The first microprocessor to make it into a home computer was the Intel 8080, a complete 8-bit computer on one chip, introduced in 1974. The first microprocessor to make a real splash in the market was the Intel 8088, introduced in 1979 and incorporated into the IBM PC (which first appeared around 1982). If you are familiar with the PC market and its history, you know that the PC market moved from the 8088 to the 80286 to the 80386 to the 80486 to the Pentium to the Pentium II to the Pentium III to the Pentium 4. All of these microprocessors are made by Intel and all of them are improvements on the basic design of the 8088. The Pentium 4 can execute any piece of code that ran on the original 8088, but it does it about 5,000 times faster! The following table helps you to understand the differences between the different processors that Intel has introduced over the years.

Name
Date
Transistors
Microns
Clock speed
Data width
MIPS
8080
1974
6,000
6
2 MHz
8 bits
0.64
8088
1979
29,000
3
5 MHz
16 bits
8-bit bus
0.33
80286
1982
134,000
1.5
6 MHz
16 bits
1
80386
1985
275,000
1.5
16 MHz
32 bits
5
80486
1989
1,200,000
1
25 MHz
32 bits
20
Pentium
1993
3,100,000
0.8
60 MHz
32 bits
64-bit bus
100
Pentium II
1997
7,500,000
0.35
233 MHz
32 bits
64-bit bus
~300
Pentium III
1999
9,500,000
0.25
450 MHz
32 bits
64-bit bus
~510
Pentium 4
2000
42,000,000
0.18
1.5 GHz
32 bits
64-bit bus
~1,700
Pentium 4 "Prescott"
2004
125,000,000
0.09
3.6 GHz
32 bits
64-bit bus
~7,000

Compiled from The Intel Microprocessor Quick Reference Guide and TSCP Benchmark Scores
Information about this table:
    What's a Chip?
    A chip is also called an integrated circuit. Generally it is a small, thin piece of silicon onto which the transistors making up the microprocessor have been etched. A chip might be as large as an inch on a side and can contain tens of millions of transistors. Simpler processors might consist of a few thousand transistors etched onto a chip just a few millimeters square.
  • The date is the year that the processor was first introduced. Many processors are re-introduced at higher clock speeds for many years after the original release date.
  • Transistors is the number of transistors on the chip. You can see that the number of transistors on a single chip has risen steadily over the years.
  • Microns is the width, in microns, of the smallest wire on the chip. For comparison, a human hair is 100 microns thick. As the feature size on the chip goes down, the number of transistors rises.

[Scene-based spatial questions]
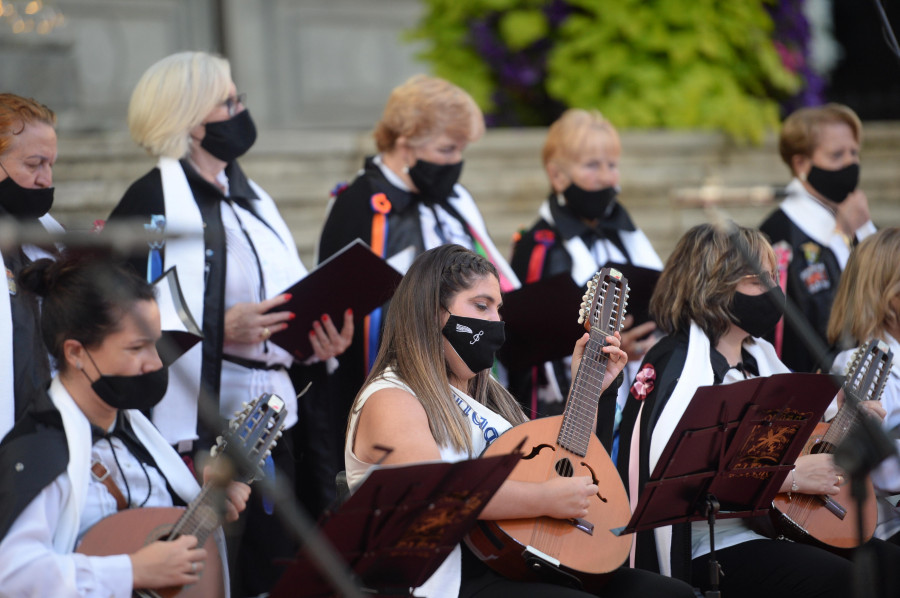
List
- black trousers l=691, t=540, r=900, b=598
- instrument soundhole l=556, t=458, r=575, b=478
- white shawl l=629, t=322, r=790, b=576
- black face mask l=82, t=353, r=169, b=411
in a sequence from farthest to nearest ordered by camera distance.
→ white shawl l=629, t=322, r=790, b=576
black trousers l=691, t=540, r=900, b=598
instrument soundhole l=556, t=458, r=575, b=478
black face mask l=82, t=353, r=169, b=411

- Work to do:
1. According to the text on Intel microprocessors, about how many times faster than the original 8088 does the Pentium 4 run the same code?
2. Continue the text on Intel microprocessors from the point where it stops.

- The replies:
1. About 5,000 times faster.

2.
  • Clock speed is the maximum rate that the chip can be clocked at. Clock speed will make more sense in the next section.
  • Data Width is the width of the ALU. An 8-bit ALU can add/subtract/multiply/etc. two 8-bit numbers, while a 32-bit ALU can manipulate 32-bit numbers. An 8-bit ALU would have to execute four instructions to add two 32-bit numbers, while a 32-bit ALU can do it in one instruction. In many cases, the external data bus is the same width as the ALU, but not always. The 8088 had a 16-bit ALU and an 8-bit bus, while the modern Pentiums fetch data 64 bits at a time for their 32-bit ALUs.
  • MIPS stands for "millions of instructions per second" and is a rough measure of the performance of a CPU. Modern CPUs can do so many different things that MIPS ratings lose a lot of their meaning, but you can get a general sense of the relative power of the CPUs from this column.
From this table you can see that, in general, there is a relationship between clock speed and MIPS. The maximum clock speed is a function of the manufacturing process and delays within the chip. There is also a relationship between the number of transistors and MIPS. For example, the 8088 clocked at 5 MHz but only executed at 0.33 MIPS (about one instruction per 15 clock cycles). Modern processors can often execute at a rate of two instructions per clock cycle. That improvement is directly related to the number of transistors on the chip and will make more sense in the next section.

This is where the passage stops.